最近、街中や電車の中でも盲導犬を見かけることが増えてきていますが、日本ではいつ頃から、盲導犬が使われていたのでしょうか。まずは、盲導犬の歴史から教えていただけますでしょうか。
盲導犬の歴史
塩屋先生
盲導犬の歴史というのは、それほど古いものではありません。
確実な資料では、1819年ウィーンの神父が、犬の首輪に細長い棒を着け盲導犬として正式に訓練したのが最初です。
その後1916年第一次世界大戦中、ドイツ赤十字のシュターリン氏と、ドイツシェパード協会のシュテファニッツ氏が戦盲者のために盲導犬を育成しようとオルテブルグに学校が設立しました。その後1923年には、ポツダムに国立の盲導犬学校が設立され、多くの盲導犬が誕生し、戦盲者の社会復帰を助けました。
そして、このようなドイツでの盲導犬の活躍を見た米国人ドロシー・ユーステス夫人が、1929年にアメリカ・ニュージャージー州に設立したのが、現在世界で最も歴史と実績のあるThe Seeing Eye,Inc.です。
VINICE
日本ではいつ頃からなんでしょうか。
塩屋先生
日本では、1938年にアメリカのゴルドン氏がオルティという盲導犬をつれて来日したのが初めてで、その後1939年にドイツから、すでに訓練済みの4頭の盲導犬を輸入し、戦盲軍人が使用したのが日本での盲導犬の始まりです。しかし、4頭の死後は盲導犬は絶えたままでした。
そして戦後、アイメイト協会の創設者である、塩屋賢一が独自の訓練方法で日本で第一号の盲導犬“チャンピイ”を完成させたのが、1957年です。実質的には、日本の盲導犬の歴史の始まりは、この“チャンピイ”からとなります。
VINICE
ということは、日本での盲導犬の歴史は、まだ50年なんですね。
それでは、日本で初めての盲導犬を誕生させたアイメイト協会では、どのような活動をされているのでしょうか。
アイメイト協会とは・・・
塩屋先生
財団法人アイメイト協会は、非営利の盲人更生援護施設です。
当初、日本盲導犬学校の名で事業を開始、財団法人東京盲導犬協会として1971年に法人認可されその後1989年4月に現在のアイメイト協会に名称変更しました。

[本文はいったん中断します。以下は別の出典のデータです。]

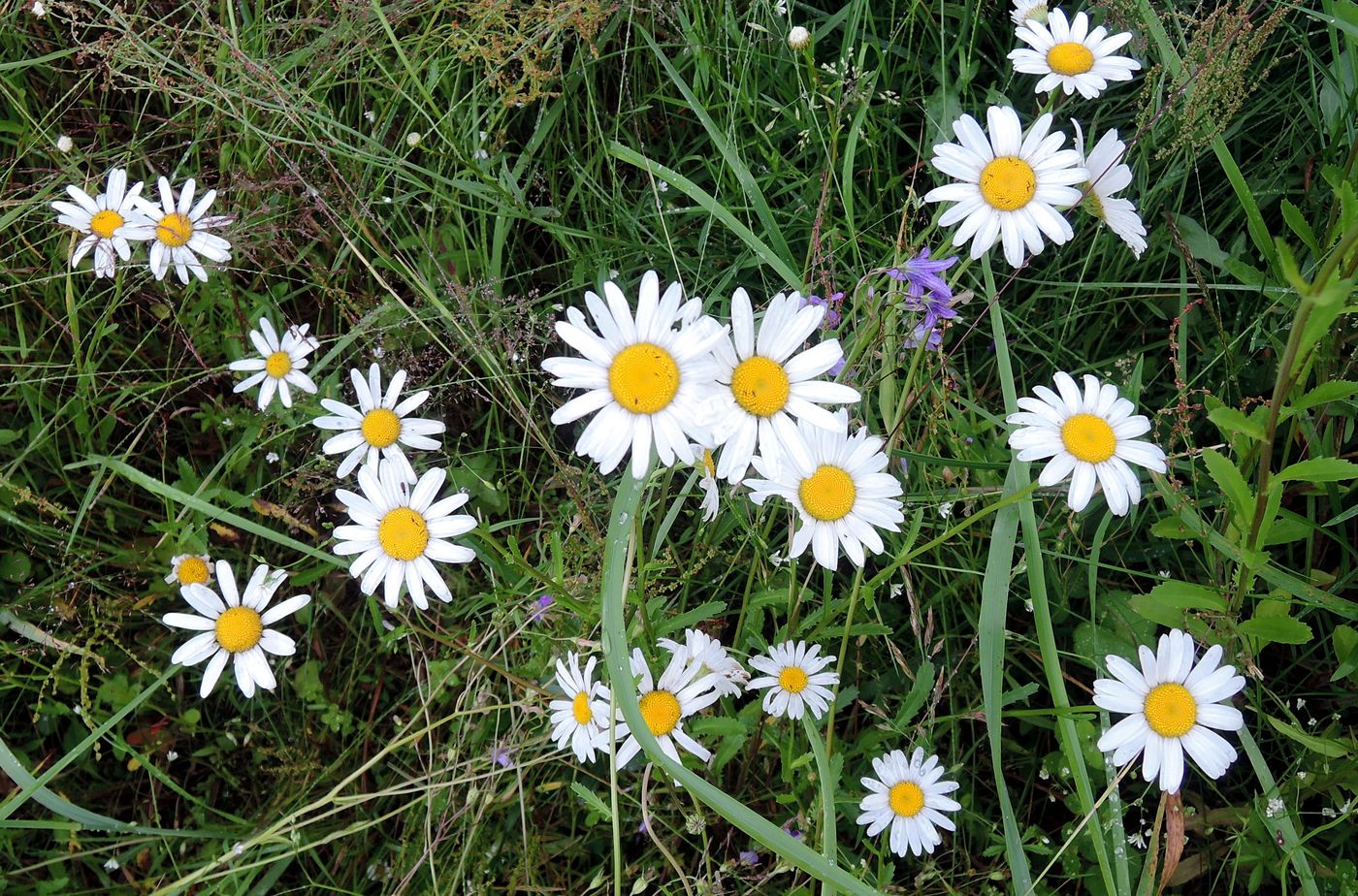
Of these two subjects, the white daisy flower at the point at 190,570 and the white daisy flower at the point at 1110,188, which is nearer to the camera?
the white daisy flower at the point at 1110,188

アイメイト協会の使命は、視覚障害者が盲導犬を使って、『尊厳と自信を持ち、自由に出歩ける生活』をするためのお手伝いです。
そのために、素質のよい候補犬を用意。経験豊富な歩行指導員により、候補犬に訓練をし、それが終了すると、盲導犬を使うための技術を視覚障害者に指導する。そして、更に視覚障害者が独立した生活を送れる社会になるよう、また視覚に障害があることと個人の才能は全く別であること等の啓発活動もしています。

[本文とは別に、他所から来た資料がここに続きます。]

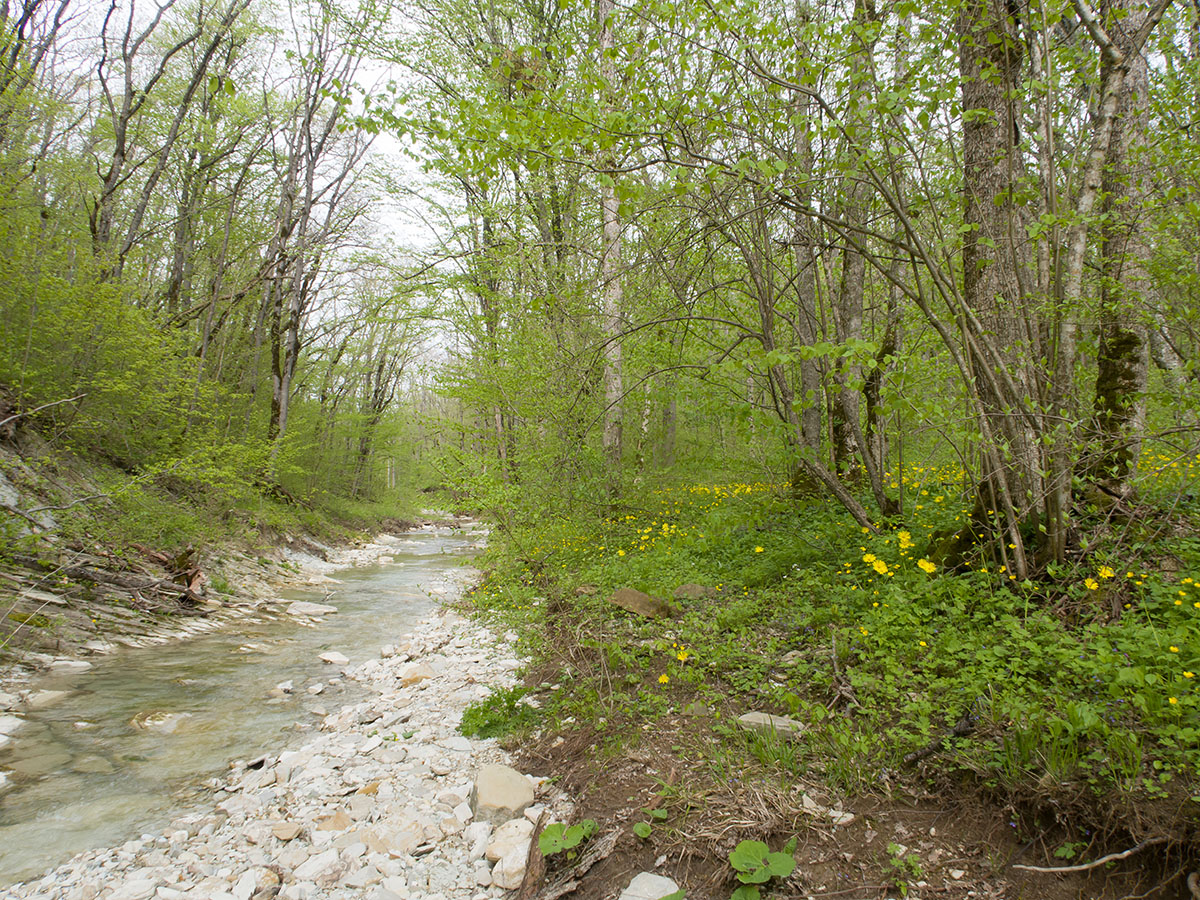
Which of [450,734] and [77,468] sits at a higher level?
[77,468]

この啓発活動の一環として、毎年ゲストをお招きしてのコンサートや、10月の1週目の日曜日をアイメイトデーとしてイベントを開催しています。
今年は、4月15日に横浜のみなとみらいで、オカリナ奏者の宗次郎さんをゲストにチャリティーコンサートを開催します。また、今年はアイメイト協会50周年なので、10月7日には記念式典も開催します。
VINICE
そのようなイベントは、 誰でも参加できるのですか。
塩屋先生
はい。どなたでも参加していただけます。視覚障害者の方もアイメイトを連れてたくさん参加しますので、実際にアイメイトがどんな働きをしているかを見ていただける良い機会です。
是非おいでください。
みんなとてもお行儀がいいですよ。
VINICE
そうなんですか、わかりました。あの~、アイメイトというのはどういった意味なんでしょうか。
塩屋先生
はい。アイは私( I ) 目(Eye) 愛(Love)を表します。
アイメイトは私の愛する目の仲間 なんです。
ですから、私どもの協会では、盲導犬とは呼ばず、アイメイトと呼ぶのです。
盲導犬では、「盲」を「導」く「犬」となり、主役は犬ととらえられがちです。
アイメイト協会では、主役はあくまで、人(視覚障害者)であることを主張し、アイ メイト協会出身の盲導犬には、アイメイトの名称を使っています。
ですから、アイメイト協会のマークには、犬だけでなく、人と犬がデザインされています。
アイメイト協会マーク
主役はあくまで人です
VINICE
なるほど。それではここからは、アイメイトと呼ばせていただきます。
確かに、盲導犬を取り上げた映画やドラマなどを見ているせいか、どうしても犬が主役と思いがちなんですが・・・。
塩屋先生
メディアの力というものはすごいもので、皆さん盲導犬のドラマなどを見て、泣けた・感動したとよく言われるんですが、ここで間違えてほしくないのは、犬が主役ではないということなんです。
ドラマを作るにしても、動物、つまり犬を主役にすれば、視聴率が稼げるという安易な考えから犬を前面にだす構成になってしまうのでしょうが、本来の主人公である視覚障害者に視点をあてないと本当のところは見えてこないはずなんです。
VINICE
たしかに、動物主役の番組は視聴率が上がるので、困ったら動物を使うなどの話も聞いたことがありますし、つい、そういう番組を見てしまうのも事実ですね。
塩屋先生
最近では、盲導犬に対する理解が広まったなどという話も聞きますが、たしかに空前のペットブームで、犬自体に関心が集まっており、犬を主役にすると皆さん飛びついてくるという現象も起こっています。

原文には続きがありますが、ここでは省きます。